# [Passage for review]
⁂
Furthermore, combining physical models with data-driven approaches offers promising prospects. Physical models provide theoretical insights into fault mechanisms, while data-driven models uncover complex patterns from real data. Integrating these can enhance both accuracy and interpretability [
16]. Nonetheless, this approach introduces challenges: physical models often incorporate simplifying assumptions that may not hold under all conditions; as shown in [
17], such simplifications can lead to inaccuracies during extreme operating states. Additionally, the computational costs of running combined models in real time remain high, limiting their practical application [
18].
Given the critical role of gas turbines in natural gas pipeline systems and the limitations of existing fault diagnosis methods, there is an urgent need for more comprehensive and efficient solutions. The proposed method—merging an extended Statistical Process Control (SPC) approach with prior domain knowledge—shows promising potential. The extended SPC is better equipped to handle the non-stationary and complex data characteristics typical of gas turbines. By integrating prior knowledge, such as typical fault patterns and inter-parameter relationships [
19], it can more accurately detect abnormal operations. For example, knowledge of the correlation between fuel flow rate and turbine speed can facilitate setting more reasonable control limits; significant deviations from this correlation could indicate potential faults. Compared to black-box machine learning models, this approach not only enhances diagnostic accuracy but also improves interpretability, assisting engineers in understanding the diagnosis and taking informed actions [
20].
⁂
# [Extracted entries]
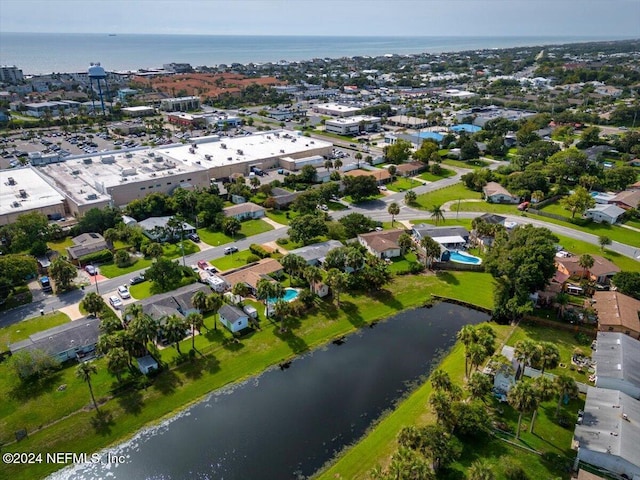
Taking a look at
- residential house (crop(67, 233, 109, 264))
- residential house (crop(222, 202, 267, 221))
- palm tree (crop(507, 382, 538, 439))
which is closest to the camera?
⁂
# [Goal of the exercise]
Can you reproduce the passage above on fault diagnosis for gas turbines, word for word and in full?

# [Task response]
Furthermore, combining physical models with data-driven approaches offers promising prospects. Physical models provide theoretical insights into fault mechanisms, while data-driven models uncover complex patterns from real data. Integrating these can enhance both accuracy and interpretability [
16]. Nonetheless, this approach introduces challenges: physical models often incorporate simplifying assumptions that may not hold under all conditions; as shown in [
17], such simplifications can lead to inaccuracies during extreme operating states. Additionally, the computational costs of running combined models in real time remain high, limiting their practical application [
18].
Given the critical role of gas turbines in natural gas pipeline systems and the limitations of existing fault diagnosis methods, there is an urgent need for more comprehensive and efficient solutions. The proposed method—merging an extended Statistical Process Control (SPC) approach with prior domain knowledge—shows promising potential. The extended SPC is better equipped to handle the non-stationary and complex data characteristics typical of gas turbines. By integrating prior knowledge, such as typical fault patterns and inter-parameter relationships [
19], it can more accurately detect abnormal operations. For example, knowledge of the correlation between fuel flow rate and turbine speed can facilitate setting more reasonable control limits; significant deviations from this correlation could indicate potential faults. Compared to black-box machine learning models, this approach not only enhances diagnostic accuracy but also improves interpretability, assisting engineers in understanding the diagnosis and taking informed actions [
20].